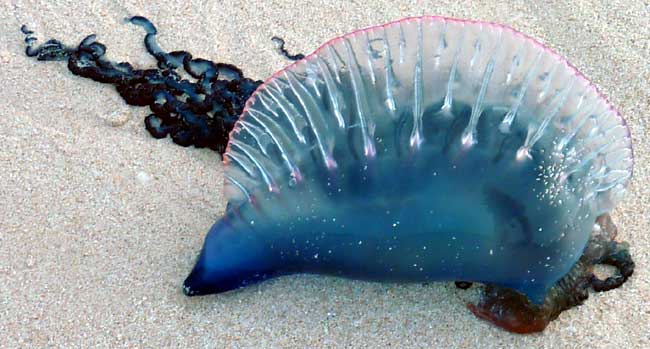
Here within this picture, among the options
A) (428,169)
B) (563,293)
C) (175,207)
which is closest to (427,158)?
(428,169)

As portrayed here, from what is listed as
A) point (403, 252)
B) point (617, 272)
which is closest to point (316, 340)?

○ ○ ○

WHAT THIS TASK INVOLVES: Reproduce the items above, replacing every occurrence of "closest" with "nearest" and leaving all other text unchanged. Omit the pictures from your reproduction.

THE OUTPUT:
Here within this picture, among the options
A) (428,169)
B) (563,293)
C) (175,207)
which is nearest to (427,158)?
(428,169)

As portrayed here, from what is listed as
A) point (403, 252)
B) point (617, 272)
which is nearest to point (316, 340)?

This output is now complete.